##### The data
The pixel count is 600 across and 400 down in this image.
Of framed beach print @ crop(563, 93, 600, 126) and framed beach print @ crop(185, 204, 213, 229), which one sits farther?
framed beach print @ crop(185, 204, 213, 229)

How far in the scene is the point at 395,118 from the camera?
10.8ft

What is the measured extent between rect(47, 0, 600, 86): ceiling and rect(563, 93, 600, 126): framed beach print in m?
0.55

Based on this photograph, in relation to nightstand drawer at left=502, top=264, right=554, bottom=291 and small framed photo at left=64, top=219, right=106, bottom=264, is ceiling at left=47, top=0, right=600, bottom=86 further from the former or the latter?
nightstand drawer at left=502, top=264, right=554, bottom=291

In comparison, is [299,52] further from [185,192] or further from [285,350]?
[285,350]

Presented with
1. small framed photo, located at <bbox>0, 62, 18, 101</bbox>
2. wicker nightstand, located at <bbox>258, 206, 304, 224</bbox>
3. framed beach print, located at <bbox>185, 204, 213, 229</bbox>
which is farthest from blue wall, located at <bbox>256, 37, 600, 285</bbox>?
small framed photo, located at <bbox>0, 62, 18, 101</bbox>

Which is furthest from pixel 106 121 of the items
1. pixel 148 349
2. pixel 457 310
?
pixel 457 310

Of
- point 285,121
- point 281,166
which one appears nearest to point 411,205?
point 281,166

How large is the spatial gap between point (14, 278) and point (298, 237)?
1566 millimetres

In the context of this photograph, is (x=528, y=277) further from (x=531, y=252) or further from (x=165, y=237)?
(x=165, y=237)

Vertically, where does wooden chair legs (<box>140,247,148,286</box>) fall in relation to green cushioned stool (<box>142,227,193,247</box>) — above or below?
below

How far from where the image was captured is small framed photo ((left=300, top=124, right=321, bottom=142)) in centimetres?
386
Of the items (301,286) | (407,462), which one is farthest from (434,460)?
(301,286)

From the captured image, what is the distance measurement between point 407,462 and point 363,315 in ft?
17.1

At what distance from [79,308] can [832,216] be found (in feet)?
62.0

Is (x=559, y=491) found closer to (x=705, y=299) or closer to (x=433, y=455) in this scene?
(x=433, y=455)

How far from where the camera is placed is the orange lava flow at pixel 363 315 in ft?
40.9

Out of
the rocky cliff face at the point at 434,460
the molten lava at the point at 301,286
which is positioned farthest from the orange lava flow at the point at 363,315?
##########
> _Work required_
Print every one of the entries above verbatim, leaving each line unchanged.

> _The result_
The pixel count is 600 across and 400 down in this image.
Of framed beach print @ crop(563, 93, 600, 126) and framed beach print @ crop(185, 204, 213, 229), which one sits farther?
framed beach print @ crop(185, 204, 213, 229)

How far in the scene is the point at 395,118 from the camera?
10.8ft

What is the measured extent between rect(47, 0, 600, 86): ceiling and rect(563, 93, 600, 126): framed beach print in m?
0.55

Based on this photograph, in relation to nightstand drawer at left=502, top=264, right=554, bottom=291 and small framed photo at left=64, top=219, right=106, bottom=264, is ceiling at left=47, top=0, right=600, bottom=86 further from the former or the latter?
nightstand drawer at left=502, top=264, right=554, bottom=291

In comparison, is [299,52] further from [185,192] or further from [285,350]?
[285,350]

Presented with
1. small framed photo, located at <bbox>0, 62, 18, 101</bbox>
2. wicker nightstand, located at <bbox>258, 206, 304, 224</bbox>
3. framed beach print, located at <bbox>185, 204, 213, 229</bbox>
which is farthest from blue wall, located at <bbox>256, 37, 600, 285</bbox>?
small framed photo, located at <bbox>0, 62, 18, 101</bbox>

Which is furthest from pixel 106 121 of the items
1. pixel 148 349
2. pixel 457 310
?
pixel 457 310

Of
- point 285,121
- point 281,166
which one appears nearest to point 411,205?
point 281,166

How large is the spatial gap between point (14, 278) and point (298, 237)?
1566 millimetres

In the context of this photograph, is (x=528, y=277) further from (x=531, y=252) or further from (x=165, y=237)?
(x=165, y=237)

Vertically, where does wooden chair legs (<box>140,247,148,286</box>) fall in relation to green cushioned stool (<box>142,227,193,247</box>) — above or below?
below

How far from where the image was captured is small framed photo ((left=300, top=124, right=321, bottom=142)) in centimetres?
386
Of the items (301,286) | (407,462), which one is farthest from (434,460)?
(301,286)

From the captured image, what is the distance measurement between point 407,462 and point 363,315 in ft?
17.1

At what distance from [79,308] can [832,216] be found (in feet)?
62.0

Is (x=559, y=491) found closer to (x=705, y=299) or closer to (x=433, y=455) in this scene?
(x=433, y=455)

How far from where the camera is placed is the orange lava flow at pixel 363 315 in ft?
40.9

Out of
the rocky cliff face at the point at 434,460
the molten lava at the point at 301,286
which is positioned farthest from the orange lava flow at the point at 363,315?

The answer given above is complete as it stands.